## PASSAGE PROVIDED
━━━━━━
Hello from Orkney, where we’ve spent an amazing couple of weeks exploring eroding coastlines, and encountering world class archaeology in the best company of our SCHARP volunteers and new friends. It’s been the busiest, blowiest and wettest ShoreUPDATE trip yet, and we’ve enjoyed every minute of it.

The ShoreUPDATE team at Backaskaill Broch

The Clestrain Gang. Our SHoreUPDATE group in Kirkwall taking shelter in a noust.
We met a great group of people at our first Orcadian training day in Kirkwall and braved the weather to record a beautifully-preserved stone-lined boat noust in Clestrain near Orphir.
Natalia talked about our CoastSCAPE photography and video project with art students at Orkney College.
We hope to build an exhibition based on young people’s take of the coastal heritage of their local areas through photography and film, which will be shown around Scotland over the next 2 years.

Natalia telling art students about the CoastSCAPE project
The island of Sanday was our next stop, a high-priority for us as its soft coastline and sandy beaches are very vulnerable to the powerful waves the island experiences.
━━━━━━
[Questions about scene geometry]
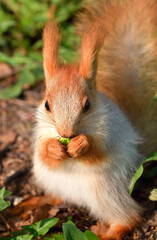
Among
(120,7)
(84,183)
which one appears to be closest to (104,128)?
(84,183)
━━━━━━
## GIVEN EXERCISE
Extend the account of the ShoreUPDATE trip to Orkney, starting after its last sentence about Sanday.

## REPLY
Cath in action expaining Backaskaill Broch to the group
Thanks to Cath Parker, the monument warden for Orkney, and Sanday resident, everybody knew we were coming and a little bit about what the project was about. As a result we enjoyed our busiest and most productive ShoreUPDATE event yet.

The boys point out their bone find at Backaskaill Broch
We were very lucky in being able to spend several days on the island, getting to know both the people and the archaeology; guiding new volunteers through the process of using the Sites at Risk Map to locate and research sites, recording the sites and their condition while out on the coast, and then submitting survey records through the project website.

Bleddyn creating a new site record with the app
In order to see as many of Sanday’s spectacular archaeological sites as possible, we split into groups to visit different parts of the coast where some of the most vulnerable sites were to be found.
Highlights included a Neolithic chambered cairn perched precipitously on the eroding coast edge at Els Ness; the variety of remains relating to the kelp industry;
brochs half sectioned by the sea, revealing internal details and features; and settlement mounds containing evidence of hundreds of years of occupation clearly visible as the remain of walls and layer upon layer of deposits made up of food waste and ash swept from cooking fires.

Thyrma being a human scale next to a beautiful cross-section through a kelp-burning pit
The wealth and variety of eroding sites provided the perfect opportunity for volunteers to learn about recording the wide-ranging and often complex sites that characterises the coastal archaeology of Sanday.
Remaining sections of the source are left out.